A trois d'sus (7a+) lead-TO
この日最後に選んだ、見栄えのするルートです。垂壁の離陸から始まり、傾斜のあるクラックを越えて右側へトラバース、最終的に隣の Scorpion Versace (6c+) の終了点に合流するラインです。

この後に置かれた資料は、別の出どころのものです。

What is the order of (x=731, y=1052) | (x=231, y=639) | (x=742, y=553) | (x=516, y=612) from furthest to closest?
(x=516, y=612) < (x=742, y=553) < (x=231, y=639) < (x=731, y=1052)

クラックに入る前の箇所で耐えられずテンション。その後はテンテンで登りながらムーブを探りました。トラバースのセクションは最初わかりにくかったのですが、足を入れ替えてから右足ヒールフック、そして右奥のクラックをサイドプルするシーケンスを発見。なかなか面白い構成のルートで、もう一度トライしたかったのですが、時間切れとなりました。
19時過ぎにクライミング終了。
この夜も La Finette で
夜は昨年夏にも訪れたアルボワ (Arbois) のLa Finette, Taverne d'Arboisへ。 今回はお店のおすすめということで、ジュラ県の修道院 (Saint-Pierre修道院) で作られているというブロンドビール (Abbaye De Baume Les Messieurs BLONDE) を注文してみました。ブロンドビールらしからぬしっかりとした味わいで、個人的には少し意外でした。
個人的に注文したメニューはオニオングラタンスープ、フォンデュ・オ・コンテ(コンテチーズのフォンデュ)、クレームブリュレ。昨年に続いてチーズフォンデュを注文してしまいましたが、やはり食べ過ぎました。
そしてこの夜、忘れられないハプニングが。注文したワインの味がおかしいとクライミング仲間がクレームをつけると、お店が快く新しいボトルに交換してくれたのです。確かに最初のボトルと後のボトルでは明らかに味が違いました。「ワインって保存の仕方で味が変わるのよね」という仲間の言葉が印象的でした。ワインの微妙な違いを見抜いてクレームをつける仲間にも、それを快く受け入れるお店の対応にも、フランス文化の奥深さを感じた瞬間でした。
食事の後は宿泊地に戻って有志による2次会 🍺 楽しい夜はなかなか終わりません。